Amin and colleagues investigated the problem and these authors recommended the completion of the neck dissection before any attempts to harvest the flap [22].

Also, Xuwei et al. recommended abandoning the use of the submental flap if the submental lymph nodes were enlarged [21].

Recent report by Hayden group examined a series of fifty patients with stage I-III malignancy of the oral cavity. Selective neck dissection of level 1 only (the submental and submandibular nodes) was performed. Occult nodal infiltration was 10 %. All patients in this series were clinically node negative [23].

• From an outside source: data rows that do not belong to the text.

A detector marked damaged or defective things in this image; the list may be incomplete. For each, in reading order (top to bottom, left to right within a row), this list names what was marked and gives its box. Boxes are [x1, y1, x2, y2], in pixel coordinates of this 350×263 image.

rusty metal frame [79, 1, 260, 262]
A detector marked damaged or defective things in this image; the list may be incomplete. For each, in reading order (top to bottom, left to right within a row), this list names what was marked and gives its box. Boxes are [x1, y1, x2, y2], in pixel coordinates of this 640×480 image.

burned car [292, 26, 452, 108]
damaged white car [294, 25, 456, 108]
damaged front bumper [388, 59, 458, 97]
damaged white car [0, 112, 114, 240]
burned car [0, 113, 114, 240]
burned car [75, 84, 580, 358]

Pathological examination of the neck block dissection remains the only objective evidence of adequate neck node staging. Ten or more lymph nodes are required for satisfactory examination of the pathological specimen and designing accurate pN stage [24]. In the cadaveric study of Friedman et al. [25], the average number of lymph nodes harvested from levels I-V was twenty-four, thirteen nodes for levels I-III and nineteen for levels II-IV. In our study the total median cervical lymph node yield was 16 (range 11–24) for cN0 patients and was 25 (range 12–33) for cN1 patients. All patients received selective neck dissection as per current clinical guidelines [26]. Selective neck dissection is known to offer comparable oncologic results with less morbidity than radical neck dissection [27]. Thus our series provides an opportunity to draw an objective conclusion about the question of the adequacy of nodal dissection in patients who had concomitant submental flap reconstruction. We have shown that all of our patients had adequate nodal staging as per AJCC recommendation.

Conclusion

The submental island flap is a highly recommended flap for reconstruction of different site and size oral cavity defects. Besides being easy, reliable, not bulky, with good arc of rotation and without donor site morbidity, it doesn’t interfere with sound cervical lymph node dissection and is oncologically safe in patients with N0-N1 disease.